Publié le 20 novembre 2012

"La cybercriminalité est la nouvelle menace du XXIe siècle"

Mireille Ballestrazzi, nouvelle présidente d'Interpol.
Mireille Ballestrazzi, nouvelle présidente d'Interpol. [Andreas Solaro - AFP]
Elue le 8 novembre à la présidence d'Interpol, Mireille Ballestrazzi est la première femme à occuper ce poste. Sur les ondes de la RTS, la Française a insisté mardi sur la menace que constitue la cybercriminalité.

Pour Mireille Ballestrazzi, présidente élue d'Interpol, la cybercriminalité est clairement l'un des principaux défis, désormais, de l'organisation de coopération policière internationale basée à Lyon. Même si les problématiques "classiques" comme la lutte contre le terrorisme, le trafic des drogues ou la traite des êtres humains restent de grandes priorités, "la cybercriminalité constitue la nouvelle menace du XXIe siècle avec tous les mystères que le futur nous réserve d'usages frauduleux des nouvelles technologies qui ne cessent d'évoluer", a-t-elle souligné mardi sur La Première de la RTS.

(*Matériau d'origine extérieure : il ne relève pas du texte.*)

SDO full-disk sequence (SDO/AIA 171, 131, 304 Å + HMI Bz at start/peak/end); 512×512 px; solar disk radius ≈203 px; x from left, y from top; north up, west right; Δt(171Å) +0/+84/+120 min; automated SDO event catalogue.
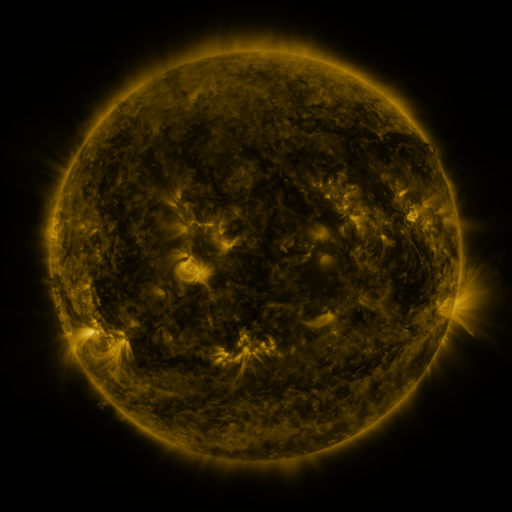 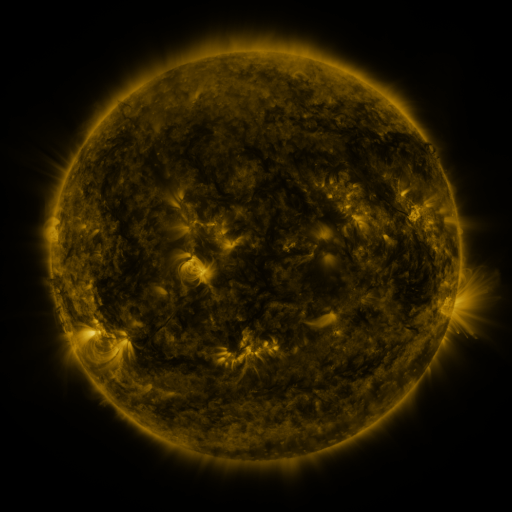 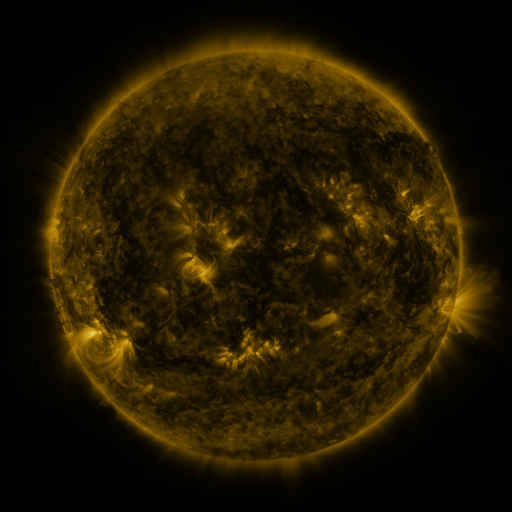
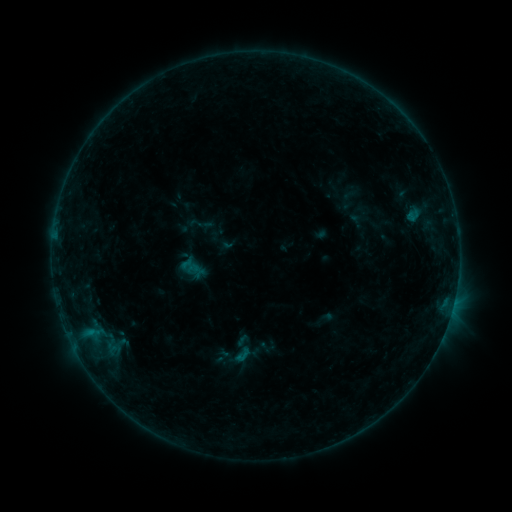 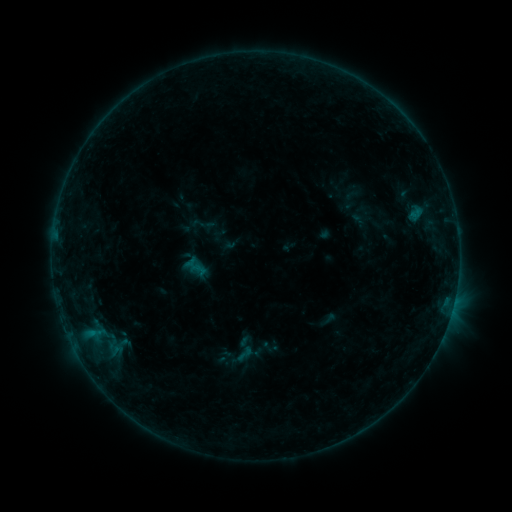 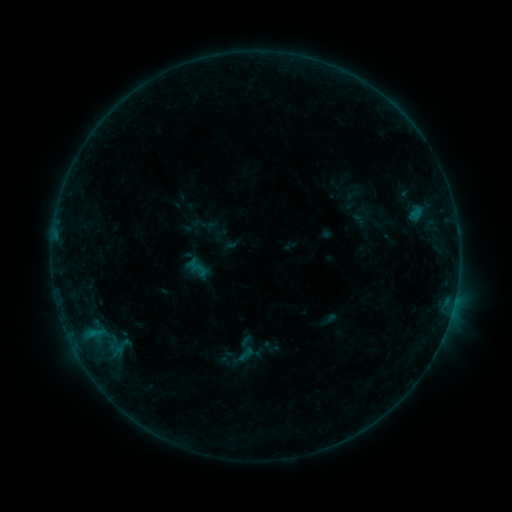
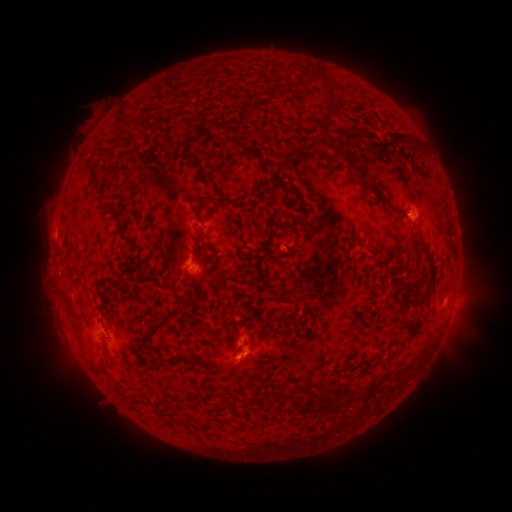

Pour faire face à ce défi, l'organisation doit absolument s'adapter, adapter ses outils, selon Mireille Ballestrazzi. "Interpol va essayer d'embrasser - c'est une très large ambition - l'ensemble de la problématique." Pour y parvenir, un complexe mondial pour l'innovation d'Interpol est actuellement en construction à Singapour. Le bâtiment sera équipé des outils technologiques les plus modernes et ce nouveau centre sera chargé de couvrir tous les problèmes que peuvent générer l'usage par les criminels des nouvelles technologies. Il y aura une part de recherche et une part de formation - en partenariat avec le secteur privé et en complémentarité avec Europol."

"Une collaboration efficace"

Pour Mireille Ballestrazzi, Interpol est efficace parce qu'il s'agit d'une organisation intergouvernementale. Ce sont les chefs nationaux de police qui, sous l'égide du secrétaire général d'Interpol, Ronald Noble, et avec la présidente, se mettent ensemble pour avancer, pour échanger les informations et faire avancer les enquêtes. "Je pense que l'efficacité est là, et notamment depuis dix ans, quand le secrétaire général a grandement modernisé les outils de l'organisation au service des forces de police du monde entier."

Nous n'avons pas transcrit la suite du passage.